Optisch eindrucksvoll: Der Christmas Garden in Dresden-Pillnitz bei der Eröffnung Quelle: Anja Schneider

In Dresden haben es neben Stollenfest und Striezelmarkt auch der Jägerhof, der ja alljährlich eine aparte Weihnachtsausstellung mit umfangreichem Begleitprogramm ausrichtet, sowie der Christmas Garden in Pillnitz, der Weihnachts-Circus auf dem Volksfestgelände und das Adventskonzert des Kreuzchors im Rudolf-Harbig-Stadion, das Sehn schlicht als Dynamostadion führt, in das Buch geschafft. Auch im Dresdner Umland wurde von Sehn vieles auserkoren, mit in das Werk aufgenommen zu werden, etwa das Landschloss in Pirna-Zuschendorf. Dort findet alle zwei Jahre eine Weihnachtstellung statt, die von Christrosen in den verschiedensten Farben und Formen umrahmt wird. 2020 stehen die Lichterhäuser aus dem Erzgebirge im Mittelpunkt.

Ein Piks in den Hintern lässt Eule Rosalie zwinkern

Mit einigen der angeführten Bewertungen ist das so eine Sache. Chemnitz als „Best Christmas City?“ Echt jetzt? Gut, kann natürlich sein, Sehn führt leider nicht an, in welchem Jahr Chemnitz die beste Weihnachtsstadt war. Es gibt in der Tat eine Organisation namens Christmasworld, die zusammen mit der Bundesvereinigung City- und Stadtmarketing Deutschland e.V. und dem Fachmagazin Public Marketing den Wettbewerb „Best Christmas City“ ausruft, bei dem sich Städte bewerben können. Gewinner in der Kategorie „Großstadt ab 100 000 Einwohnern“ war 2018 das „schöne“ Essen, auf Platz zwei und drei folgten dann noch Kiel und Ludwigshafen am Rhein.

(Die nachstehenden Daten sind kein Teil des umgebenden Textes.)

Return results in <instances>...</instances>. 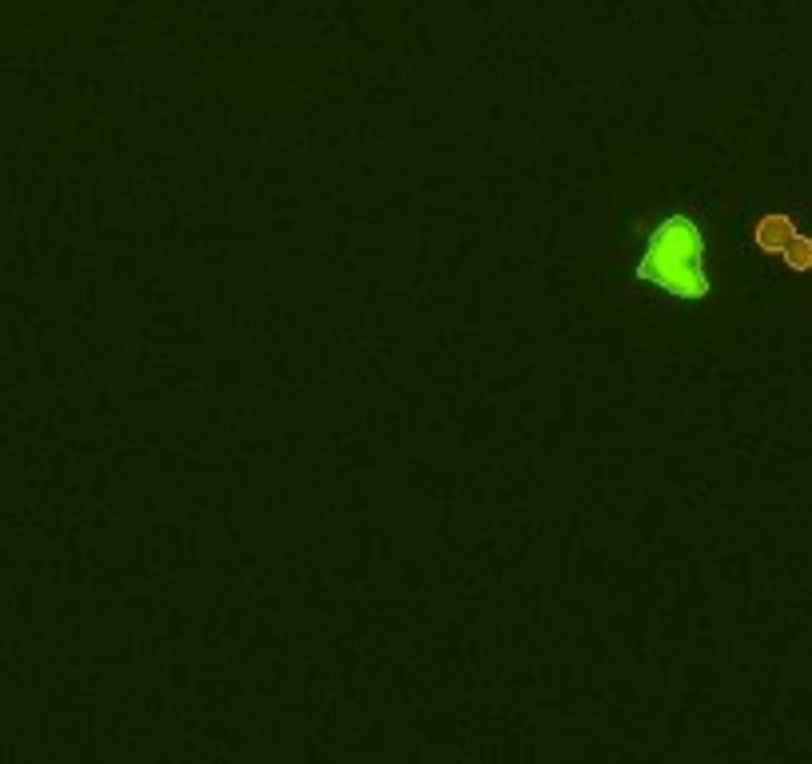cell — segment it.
<instances>
[{
	"mask_svg": "<svg viewBox=\"0 0 812 764\" xmlns=\"http://www.w3.org/2000/svg\"><path fill=\"white\" fill-rule=\"evenodd\" d=\"M634 279L669 299H681V303L709 299L714 279H709V268H705V231L697 223V216H689V211L665 216L645 239Z\"/></svg>",
	"mask_w": 812,
	"mask_h": 764,
	"instance_id": "obj_1",
	"label": "cell"
},
{
	"mask_svg": "<svg viewBox=\"0 0 812 764\" xmlns=\"http://www.w3.org/2000/svg\"><path fill=\"white\" fill-rule=\"evenodd\" d=\"M749 243L761 255L784 263L793 275H809L812 271V236L789 211H761V216L749 219Z\"/></svg>",
	"mask_w": 812,
	"mask_h": 764,
	"instance_id": "obj_2",
	"label": "cell"
}]
</instances>
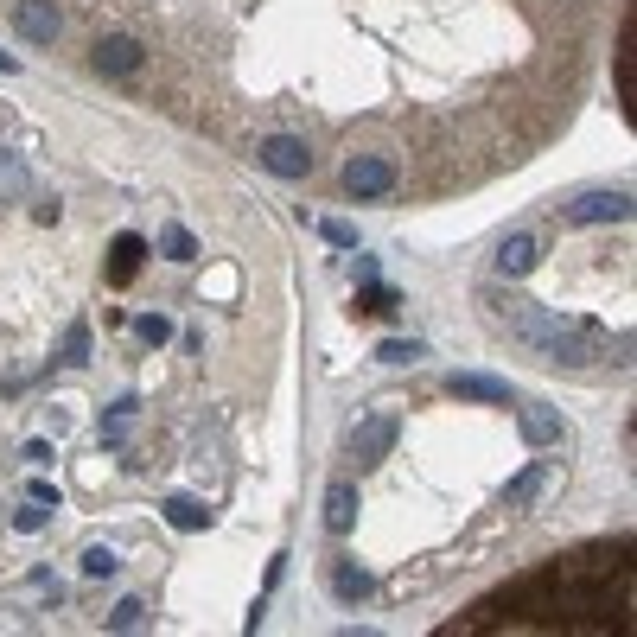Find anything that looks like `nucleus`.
Wrapping results in <instances>:
<instances>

Aber trotz kleiner Mängel gibt das Buch so manche Anregung für einen Ausflug, wird man beim Lesen in eine anheimelnde Stimmung versetzt, verspürt man den Drang, Hand an Bratäpfel, Pfefferkuchen und Glühwein zu legen. Und auch so manches Detail lässt einen schmunzeln. Etwa wenn Sehn daran erinnert, dass bei den Dreharbeiten zum Film „Drei Haselnüsse für Aschenbrödel“ die Eule Rosalie gelegentlich mit einem Strohhalm einen Piks in den Hintern bekam – sonst wäre es nämlich nichts damit geworden, dass sie im Film immer so geheimnisvoll zwinkert.

Dietmar Sehn: Adventszauber in Sachsen – Die 50 schönsten Weihnachtsmärkte und Ausflugsziele. Sutton Verlag, 144 Seiten, ca. 80 Abbildungen, ISBN: 978-3-96303-030-7 Quelle: PR

Der Autor stellt das Buch am Donnerstag, 14 Uhr, im „Leubentreff“ der Volkssolidarität, Reisstraße 7, vor.